Among her top pieces of advice

  • Believe in your child's value, no matter what. "We are a society that worships perfection," Winter said. "So much is coming at you telling you your child's value isn't as high as another child's. Connect with your child, and believe in your child."
  • Look beyond disability. "Eric was composing music before he died. He loved to cook. He loved to travel," she said of her son, who died at age 12 in 2003. "These children are too often defined by their disabilities."
  • Ask for help. Too often, families who have children with disabilities find themselves providing seven-day-a-week, around-the-clock care without regular time off. "You need good team members. You need respite. You need date nights. We need to take the shame out of asking for help," she said.
  • Keep a sense of humor. "It's really important to be able to laugh," Winter said.
  • Jenna Winter also has a tip for siblings: Embrace your brother or sister as he or she is. "As hard as it is sometimes, just enjoy it," she said. "You will learn things you'll have for the rest of your life. It's a gift, even though at times it might not seem like it."

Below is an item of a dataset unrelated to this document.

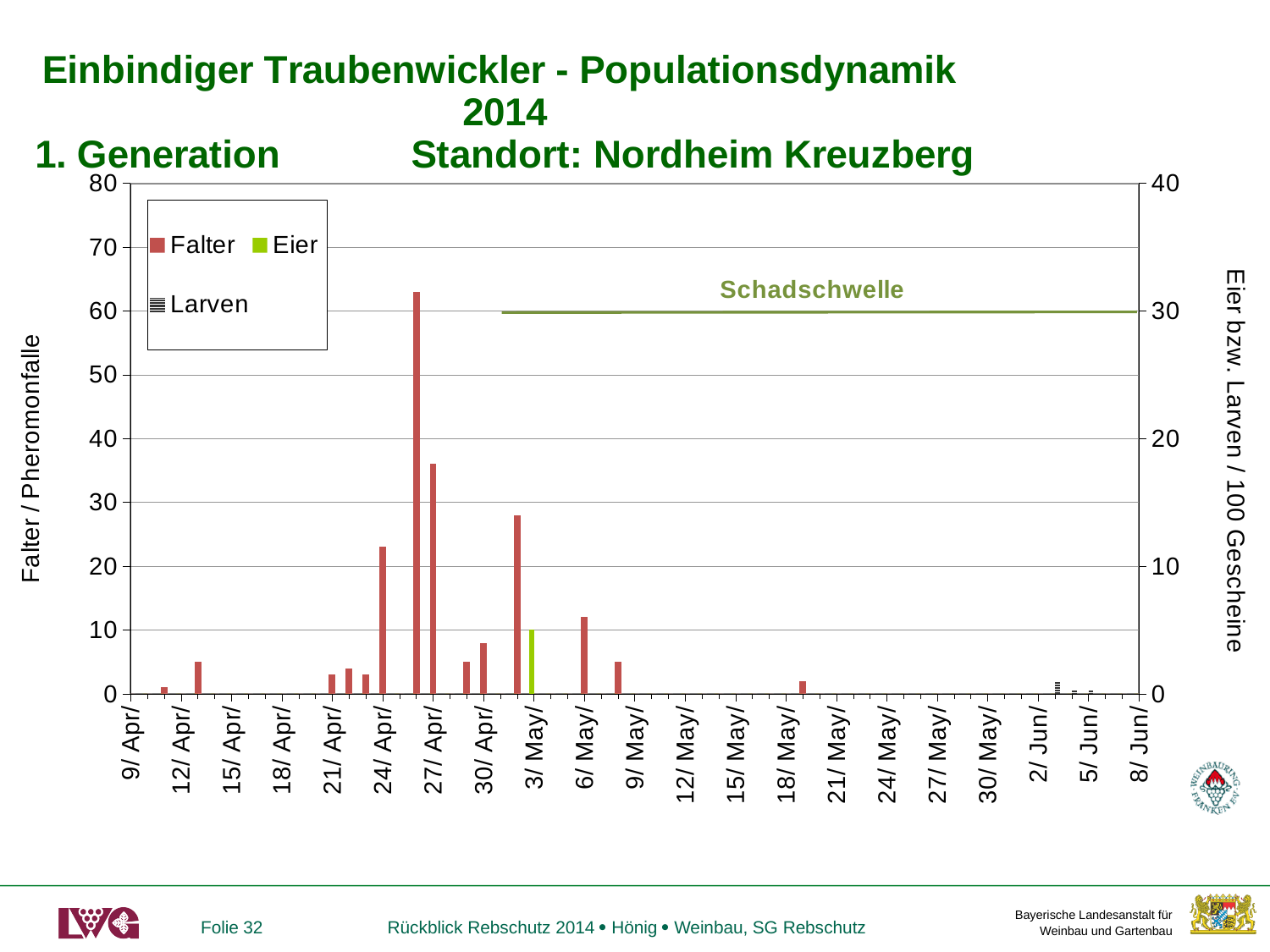
Which is larger, the Falter value at 24/Apr or at 6/May? 24/Apr What is the label of the left vertical axis? Falter / Pheromonfalle Is the Falter value at 18/May greater or less than 10? less Is the Eier value at 3/May greater or less than 10 on the right axis? less Which series are listed in the legend? Falter, Eier, Larven How many series does the legend list? 3 At what value on the right axis is the Schadschwelle line drawn? 30 Is the highest Falter value greater or less than 50? greater What kind of chart is shown on the slide? bar chart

'Special needs bill of rights'

Judy Winter's "special needs bill of rights," from Breakthrough Parenting for Children with Special Needs


You have the right to ...

  • Be treated with dignity and respect.
  • Celebrate your birth.
  • Grieve the loss of a life without special needs.
  • Move about freely in society.
  • Be seen as a person first, not as a disability.
  • Obtain a good education, including higher education.
  • Pursue your dreams, too.
  • Be proud of your achievements.
  • Live a full and productive life.
  • Be included in important decisions made about your life.
  • Ask tough questions, including "why?"